Geolocation

From Maria GDK Wiki
Jump to navigation Jump to search

The Maria GDK Geolocation service allows fast, faceted freetext searches for partial or full placenames. General placename searches are supported, as well as street adress search.

A separate conversion step is required for converting from source data to a specialized SQLite database. Converters exist for GNS and Geonames. For simple (ie csv based formats) writing new converters is relatively simple.

Converting placename data

When converting a file containing placename information to a Maria GDK location database, you need to use the LocationServiceSqliteLoader conversion tool with a reader for that specific fileformat. See section on #Creating readers for location data for details.

A special usecase is if you have created an SQLite file with the proper data tables in another application (for instance FME). In this case you only need RTree and FTS tables. The tool will do this for you if you use the sqlite file as input, and the input format geoloc.

Readers are executed from the command line. Use options -?, --? or -help to display which parameters are available. Usage: <input file> <input format> <sqlite database file> [/clear] [/nogrid]

Order Parameter Description
1 <input file> Path to file containing placename information. Must be in a format supported by the LocationServiceSqliteLoader.
2 <input format> Input format string. Currently supported: ssr, geonames, gns, gns_us and matrikkel, geoloc.
3 <sqlite database> Path to output sqlite file.
4 [/clear] Optional argument. If output file exists placename data will be added to the file. Use /clear to force a fresh database.
5 [/nogrid] Optional argument. If set - do not create density grid file based on the output data to help with performance. Otherwise density grid file will be created.

Example:

TPG.GeoFramework.LocationServiceSqliteLoader.exe c:\LocationData\GNS\no.txt gns c:\ServiceTest\LocationData\gns_no.location.sqlite /clear
When adding to an existing database, tables might end up with duplicate entries.

Support data

The different readers uses a small number of csv/txt-files to map information in the sqlite databases (F.ex. mapping from country codes (NO) to country names (Norway)). If these files are not present when converting a database, an error is given but converting the database will still work in some cases. The files should be placed in the same folder as the source datafiles.

Default data files can be found in the Maria GDK source repo at \Src\Layers\Location\TPG.GeoFramework.GeolocSqliteLoader\SupportData

Feature classes and codes

Dsg-files should map feature codes and feature classes to descriptive texts.
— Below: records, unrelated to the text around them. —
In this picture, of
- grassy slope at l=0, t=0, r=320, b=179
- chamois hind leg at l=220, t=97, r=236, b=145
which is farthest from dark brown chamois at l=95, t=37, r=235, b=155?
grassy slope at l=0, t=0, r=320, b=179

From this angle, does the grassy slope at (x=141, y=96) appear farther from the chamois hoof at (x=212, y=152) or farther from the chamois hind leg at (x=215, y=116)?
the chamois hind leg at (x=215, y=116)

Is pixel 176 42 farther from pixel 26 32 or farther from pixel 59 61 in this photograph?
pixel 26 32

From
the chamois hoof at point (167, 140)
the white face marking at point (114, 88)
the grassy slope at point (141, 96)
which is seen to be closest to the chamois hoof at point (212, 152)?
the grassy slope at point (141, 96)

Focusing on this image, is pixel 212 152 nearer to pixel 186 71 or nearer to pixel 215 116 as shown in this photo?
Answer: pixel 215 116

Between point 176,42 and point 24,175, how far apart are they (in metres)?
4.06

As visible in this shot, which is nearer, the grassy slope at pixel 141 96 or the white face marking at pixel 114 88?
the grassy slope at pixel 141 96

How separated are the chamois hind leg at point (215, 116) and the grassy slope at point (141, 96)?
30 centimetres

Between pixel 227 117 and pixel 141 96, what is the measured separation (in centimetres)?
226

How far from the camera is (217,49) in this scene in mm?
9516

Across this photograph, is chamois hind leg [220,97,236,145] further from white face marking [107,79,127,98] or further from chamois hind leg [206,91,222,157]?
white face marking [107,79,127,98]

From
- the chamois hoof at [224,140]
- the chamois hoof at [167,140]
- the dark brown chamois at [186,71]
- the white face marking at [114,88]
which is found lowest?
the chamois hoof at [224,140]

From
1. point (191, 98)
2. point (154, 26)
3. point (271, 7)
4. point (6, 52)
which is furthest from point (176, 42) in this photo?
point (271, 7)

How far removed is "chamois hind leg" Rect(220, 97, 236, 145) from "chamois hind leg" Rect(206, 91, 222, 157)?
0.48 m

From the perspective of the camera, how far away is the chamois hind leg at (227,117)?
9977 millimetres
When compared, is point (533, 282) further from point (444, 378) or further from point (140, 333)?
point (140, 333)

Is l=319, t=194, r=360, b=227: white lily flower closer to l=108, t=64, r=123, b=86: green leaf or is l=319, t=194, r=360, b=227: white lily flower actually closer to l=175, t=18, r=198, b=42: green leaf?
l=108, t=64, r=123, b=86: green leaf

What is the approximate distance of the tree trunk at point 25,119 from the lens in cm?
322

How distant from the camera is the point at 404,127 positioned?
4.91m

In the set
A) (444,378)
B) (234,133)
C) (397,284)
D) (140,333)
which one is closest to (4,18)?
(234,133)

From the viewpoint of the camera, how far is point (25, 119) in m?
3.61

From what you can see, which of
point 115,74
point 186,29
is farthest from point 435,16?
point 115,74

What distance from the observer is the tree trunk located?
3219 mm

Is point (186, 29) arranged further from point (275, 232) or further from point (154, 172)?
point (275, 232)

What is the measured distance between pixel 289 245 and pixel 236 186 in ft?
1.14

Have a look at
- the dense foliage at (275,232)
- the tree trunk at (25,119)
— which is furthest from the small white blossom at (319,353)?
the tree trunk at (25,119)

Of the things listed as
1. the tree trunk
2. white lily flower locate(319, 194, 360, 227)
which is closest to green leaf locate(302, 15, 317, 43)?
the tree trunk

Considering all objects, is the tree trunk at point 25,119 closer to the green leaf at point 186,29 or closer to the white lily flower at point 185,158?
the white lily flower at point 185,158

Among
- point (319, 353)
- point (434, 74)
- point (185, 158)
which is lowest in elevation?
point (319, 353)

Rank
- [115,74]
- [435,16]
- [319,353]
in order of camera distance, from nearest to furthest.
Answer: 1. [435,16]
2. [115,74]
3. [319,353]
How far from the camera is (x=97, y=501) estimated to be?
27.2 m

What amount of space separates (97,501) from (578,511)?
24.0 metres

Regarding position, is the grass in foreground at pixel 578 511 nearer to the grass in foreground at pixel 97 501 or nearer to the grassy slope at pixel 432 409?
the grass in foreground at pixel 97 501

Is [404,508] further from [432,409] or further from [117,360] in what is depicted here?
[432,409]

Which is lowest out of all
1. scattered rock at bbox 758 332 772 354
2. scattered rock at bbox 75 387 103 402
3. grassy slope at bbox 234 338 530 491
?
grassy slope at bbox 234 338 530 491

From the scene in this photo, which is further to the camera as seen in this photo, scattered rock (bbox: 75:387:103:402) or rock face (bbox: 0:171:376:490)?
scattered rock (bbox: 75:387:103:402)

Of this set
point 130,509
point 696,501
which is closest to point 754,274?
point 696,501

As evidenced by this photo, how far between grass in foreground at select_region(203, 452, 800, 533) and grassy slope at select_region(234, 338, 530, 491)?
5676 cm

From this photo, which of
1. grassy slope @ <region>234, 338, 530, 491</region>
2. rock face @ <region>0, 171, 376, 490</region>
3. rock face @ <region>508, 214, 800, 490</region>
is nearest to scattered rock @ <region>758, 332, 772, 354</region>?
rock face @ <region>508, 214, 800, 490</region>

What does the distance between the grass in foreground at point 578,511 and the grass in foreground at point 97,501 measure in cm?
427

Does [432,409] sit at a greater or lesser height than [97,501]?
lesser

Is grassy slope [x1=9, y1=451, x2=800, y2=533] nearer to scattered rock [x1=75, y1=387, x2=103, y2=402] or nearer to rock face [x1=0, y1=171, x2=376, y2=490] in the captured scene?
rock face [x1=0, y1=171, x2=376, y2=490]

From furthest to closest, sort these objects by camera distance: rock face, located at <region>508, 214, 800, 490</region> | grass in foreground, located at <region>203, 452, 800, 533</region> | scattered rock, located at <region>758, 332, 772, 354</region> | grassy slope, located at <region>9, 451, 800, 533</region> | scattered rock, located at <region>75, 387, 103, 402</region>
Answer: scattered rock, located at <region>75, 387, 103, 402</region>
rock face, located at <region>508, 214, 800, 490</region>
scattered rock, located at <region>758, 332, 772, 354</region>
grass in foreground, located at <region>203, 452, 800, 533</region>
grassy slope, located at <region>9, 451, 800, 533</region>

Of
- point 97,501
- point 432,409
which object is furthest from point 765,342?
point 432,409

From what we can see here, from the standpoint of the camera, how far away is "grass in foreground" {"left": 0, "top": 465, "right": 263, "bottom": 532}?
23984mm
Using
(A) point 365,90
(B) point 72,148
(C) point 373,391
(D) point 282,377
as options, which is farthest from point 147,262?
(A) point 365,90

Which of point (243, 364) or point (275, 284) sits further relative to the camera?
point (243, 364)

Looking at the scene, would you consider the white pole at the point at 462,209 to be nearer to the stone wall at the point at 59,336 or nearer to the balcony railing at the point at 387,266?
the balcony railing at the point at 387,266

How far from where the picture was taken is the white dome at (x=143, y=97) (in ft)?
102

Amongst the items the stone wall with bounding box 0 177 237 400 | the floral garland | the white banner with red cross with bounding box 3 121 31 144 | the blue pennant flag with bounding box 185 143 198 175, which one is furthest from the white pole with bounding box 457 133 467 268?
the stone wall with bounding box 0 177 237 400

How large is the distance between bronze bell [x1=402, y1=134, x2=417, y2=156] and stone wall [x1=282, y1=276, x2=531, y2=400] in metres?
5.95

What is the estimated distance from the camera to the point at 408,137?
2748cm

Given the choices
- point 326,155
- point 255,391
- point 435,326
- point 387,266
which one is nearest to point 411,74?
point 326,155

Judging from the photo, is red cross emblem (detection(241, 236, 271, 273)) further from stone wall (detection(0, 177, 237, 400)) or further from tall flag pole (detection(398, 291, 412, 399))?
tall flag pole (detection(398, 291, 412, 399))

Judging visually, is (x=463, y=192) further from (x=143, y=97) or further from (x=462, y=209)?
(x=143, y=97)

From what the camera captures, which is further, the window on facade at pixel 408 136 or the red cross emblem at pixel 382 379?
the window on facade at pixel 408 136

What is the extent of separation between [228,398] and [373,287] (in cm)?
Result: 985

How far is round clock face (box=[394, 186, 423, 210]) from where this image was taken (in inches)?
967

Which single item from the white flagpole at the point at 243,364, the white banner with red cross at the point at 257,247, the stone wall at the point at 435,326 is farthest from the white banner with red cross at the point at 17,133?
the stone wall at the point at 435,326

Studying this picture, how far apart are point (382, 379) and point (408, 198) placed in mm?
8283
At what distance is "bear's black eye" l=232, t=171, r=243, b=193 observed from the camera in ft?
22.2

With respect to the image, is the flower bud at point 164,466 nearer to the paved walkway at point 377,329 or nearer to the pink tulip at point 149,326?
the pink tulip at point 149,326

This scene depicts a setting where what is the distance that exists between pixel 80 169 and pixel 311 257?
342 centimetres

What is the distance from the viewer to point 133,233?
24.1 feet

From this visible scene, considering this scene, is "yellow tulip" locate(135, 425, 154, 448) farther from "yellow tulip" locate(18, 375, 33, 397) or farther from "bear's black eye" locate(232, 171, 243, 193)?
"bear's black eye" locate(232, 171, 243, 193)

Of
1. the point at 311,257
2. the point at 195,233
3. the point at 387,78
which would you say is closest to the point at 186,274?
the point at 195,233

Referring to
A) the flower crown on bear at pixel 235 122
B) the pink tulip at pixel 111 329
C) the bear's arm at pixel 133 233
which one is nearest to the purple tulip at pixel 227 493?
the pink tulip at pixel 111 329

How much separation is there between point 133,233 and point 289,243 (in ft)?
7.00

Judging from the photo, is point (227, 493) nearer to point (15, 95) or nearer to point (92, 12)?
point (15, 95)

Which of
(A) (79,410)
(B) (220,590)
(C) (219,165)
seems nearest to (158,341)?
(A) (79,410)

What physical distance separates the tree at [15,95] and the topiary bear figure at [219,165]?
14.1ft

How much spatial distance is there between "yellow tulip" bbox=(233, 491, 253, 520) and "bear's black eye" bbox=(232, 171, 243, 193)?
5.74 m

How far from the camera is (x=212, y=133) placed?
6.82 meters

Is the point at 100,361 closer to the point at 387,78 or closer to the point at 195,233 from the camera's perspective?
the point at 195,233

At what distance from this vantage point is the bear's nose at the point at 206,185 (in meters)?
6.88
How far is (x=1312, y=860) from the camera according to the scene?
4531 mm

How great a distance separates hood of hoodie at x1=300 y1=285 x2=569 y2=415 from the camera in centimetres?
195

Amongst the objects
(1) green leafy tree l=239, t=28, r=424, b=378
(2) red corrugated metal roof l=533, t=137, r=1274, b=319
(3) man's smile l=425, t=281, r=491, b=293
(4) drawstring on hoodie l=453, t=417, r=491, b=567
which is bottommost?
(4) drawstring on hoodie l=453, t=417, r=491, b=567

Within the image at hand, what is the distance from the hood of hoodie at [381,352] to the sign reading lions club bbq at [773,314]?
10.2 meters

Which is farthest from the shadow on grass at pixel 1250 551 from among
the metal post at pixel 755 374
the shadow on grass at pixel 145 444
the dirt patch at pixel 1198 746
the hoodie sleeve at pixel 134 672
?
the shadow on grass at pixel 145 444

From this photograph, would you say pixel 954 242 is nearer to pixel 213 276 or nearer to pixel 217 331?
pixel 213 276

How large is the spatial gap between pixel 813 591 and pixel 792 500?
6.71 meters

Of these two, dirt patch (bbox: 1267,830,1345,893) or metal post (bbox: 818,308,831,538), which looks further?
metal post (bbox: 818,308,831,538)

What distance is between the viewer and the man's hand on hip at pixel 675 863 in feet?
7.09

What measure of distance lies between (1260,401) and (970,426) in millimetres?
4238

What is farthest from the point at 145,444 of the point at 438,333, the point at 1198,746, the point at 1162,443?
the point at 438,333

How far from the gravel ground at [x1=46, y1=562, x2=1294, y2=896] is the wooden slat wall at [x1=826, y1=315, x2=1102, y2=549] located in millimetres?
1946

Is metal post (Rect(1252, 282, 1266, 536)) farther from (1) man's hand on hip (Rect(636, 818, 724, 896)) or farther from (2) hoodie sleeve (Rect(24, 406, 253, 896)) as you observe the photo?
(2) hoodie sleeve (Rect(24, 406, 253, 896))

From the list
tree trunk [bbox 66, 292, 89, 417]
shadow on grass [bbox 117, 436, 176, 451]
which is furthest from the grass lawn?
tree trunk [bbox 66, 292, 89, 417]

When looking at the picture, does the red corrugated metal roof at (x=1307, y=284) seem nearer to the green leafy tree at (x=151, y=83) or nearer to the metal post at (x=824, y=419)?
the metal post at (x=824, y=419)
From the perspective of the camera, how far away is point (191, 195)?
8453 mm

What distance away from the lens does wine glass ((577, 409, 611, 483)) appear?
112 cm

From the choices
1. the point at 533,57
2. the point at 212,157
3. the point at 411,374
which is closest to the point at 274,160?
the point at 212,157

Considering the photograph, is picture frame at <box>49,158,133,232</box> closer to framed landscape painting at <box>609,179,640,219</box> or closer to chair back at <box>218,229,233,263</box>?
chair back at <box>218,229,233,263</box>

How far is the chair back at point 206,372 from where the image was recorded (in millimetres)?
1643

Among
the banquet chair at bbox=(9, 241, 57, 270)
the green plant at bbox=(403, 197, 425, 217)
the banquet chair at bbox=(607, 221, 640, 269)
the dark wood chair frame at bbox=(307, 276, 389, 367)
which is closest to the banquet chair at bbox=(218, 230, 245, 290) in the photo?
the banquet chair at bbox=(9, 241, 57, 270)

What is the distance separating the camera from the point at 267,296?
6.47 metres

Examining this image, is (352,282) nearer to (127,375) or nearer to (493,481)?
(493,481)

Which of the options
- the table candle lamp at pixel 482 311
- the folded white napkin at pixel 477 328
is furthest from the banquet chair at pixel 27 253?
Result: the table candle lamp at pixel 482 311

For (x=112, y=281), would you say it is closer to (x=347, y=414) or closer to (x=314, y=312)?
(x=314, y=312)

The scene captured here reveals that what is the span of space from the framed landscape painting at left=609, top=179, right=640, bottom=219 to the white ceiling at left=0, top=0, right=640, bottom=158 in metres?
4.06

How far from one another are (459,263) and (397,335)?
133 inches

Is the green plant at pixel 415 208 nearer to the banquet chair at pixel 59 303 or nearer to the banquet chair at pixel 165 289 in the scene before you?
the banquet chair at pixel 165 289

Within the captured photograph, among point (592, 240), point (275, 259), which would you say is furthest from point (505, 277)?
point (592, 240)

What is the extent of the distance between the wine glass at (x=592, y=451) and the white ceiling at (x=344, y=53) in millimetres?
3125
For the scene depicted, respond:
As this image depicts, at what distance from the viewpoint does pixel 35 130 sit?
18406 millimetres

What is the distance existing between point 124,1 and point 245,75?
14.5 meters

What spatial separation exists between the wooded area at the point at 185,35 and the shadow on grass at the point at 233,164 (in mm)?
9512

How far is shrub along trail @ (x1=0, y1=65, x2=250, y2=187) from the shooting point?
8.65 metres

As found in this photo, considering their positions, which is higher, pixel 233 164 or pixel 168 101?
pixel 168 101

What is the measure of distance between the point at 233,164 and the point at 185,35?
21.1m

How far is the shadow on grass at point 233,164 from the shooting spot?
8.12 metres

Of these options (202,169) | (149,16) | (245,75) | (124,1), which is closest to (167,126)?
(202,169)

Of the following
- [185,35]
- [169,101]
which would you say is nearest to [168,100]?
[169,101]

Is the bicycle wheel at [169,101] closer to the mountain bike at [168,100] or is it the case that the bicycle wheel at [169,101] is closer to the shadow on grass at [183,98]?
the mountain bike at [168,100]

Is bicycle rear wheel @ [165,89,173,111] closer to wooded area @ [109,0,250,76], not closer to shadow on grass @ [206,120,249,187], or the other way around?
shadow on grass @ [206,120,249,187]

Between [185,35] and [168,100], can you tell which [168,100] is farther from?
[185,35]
File should be comma separated strings with format code,name,text,fea_class. F.ex: 'E,"mosque","a building for public Islamic worship","S - Spot Features",'. The three first entries are feature code, feature name and feature code description. The last entry (fea_class) is a combination of feature class code and feature class text, separated with '-'.

Example:

CODE,NAME,TEXT,FEA_CLASS,
"MND","mound(s)","a low, isolated, rounded hill","T - Hypsographic",
"MNDU","undersea mound","a low, isolated, rounded hill","U - Undersea",
"MNFE","iron mine(s)","a mine where iron ore is extracted","S - Spot Features",
"MNMT","monument","a commemorative structure or statue","S - Spot Features",
"MNQ","abandoned mine","abandoned mine","S - Spot Features",

Used by:

Reader Filename
gns dsg.csv
geonames dsg.csv

Country codes

cc-files should map country codes to country names.
File should be comma separated strings with format code,name, f.ex. 'ZI,"Zimbabwe",'.

Example:

CODE,NAME,
UV,"Burkina Faso",
CM,"Cameroon",
CJ,"Cayman Islands",
IP,"Clipperton Island",
CG,"Congo, Democratic Republic of the",
CY,"Cyprus",
DR,"Dominican Republic",

Used by:

Reader Filename
gns cc.csv
gns_us cc.csv
geonames cc.csv
ssr cc.csv

Administrative data

Adm-files should map administrative codes to (numbers and/or letters) to descriptive text.
Use Adm1 for "Administrative division level 1, US state, Norwegian fylke", Adm2 for "Administrative division level 2, US county, Norwegian kommune" and Adm3 for "Administrative division level 3, US ?, Norwegian poststed".
Files should be comma separated strings with format code,name. F.ex: '1662,"Klæbu kommune",'.

Example:

CODE,NAME,
1662,"Klæbu kommune",
0604,"Kongsberg kommune",
0402,"Kongsvinger kommune",
0815,"Kragerø kommune",
1001,"Kristiansand kommune",

Used by:

Reader Filename
gns See Adm data for gns reader
matrikkel matrikkel_adm.csv
Adm data for gns reader

File should be comma separated strings with format adm1_cd,country_cd,adm1_name. F.ex: '"04","NO","Buskerud",'.

Example:

ADM1,COUNTRY_CD,ADM1_NAME,
"04","QA","Al Khawr wa adh Dhakhīrah",
"34","WA","Okavango",
"35","AF","Laghmān",
"35","AG","Aïn Defla",
"35","BF","San Salvador",

Used by:

Reader Filename
gns gns_adm1.csv

Navnetyper

Navnetyper.txt should map feature classes and feature codes to descriptive texts.\

File should be comma separated strings with format classcode,classtext,code,codetext. F.ex: 'FC1,"Terrengformer",N1,"Berg","Mindre fjell"'.

Example:

FC6,"Samferdsel",N165,"Landingsstripe","Landingsplass for privat flygning"
FC6,"Samferdsel",N232,"Plass/torg","I tettsted eller by"
FC7,"Administrative områder",N180,"Nasjon","Selvstendig stat / land (offisielt navn)"
FC7,"Administrative områder",N181,"Fylke","Offisielt navn"
FC7,"Administrative områder",N182,"Kommune","Offisielt navn"

Used by:

Reader Filename
ssr navnetyper.txt

Creating readers for location data

A Maria2012 GeoLoc placename data reader must be able to convert files with placename information to a Maria2012 readable sqlite databases. Teleplan Globe provides readers for f.ex. GNS, GeoNames and SSR.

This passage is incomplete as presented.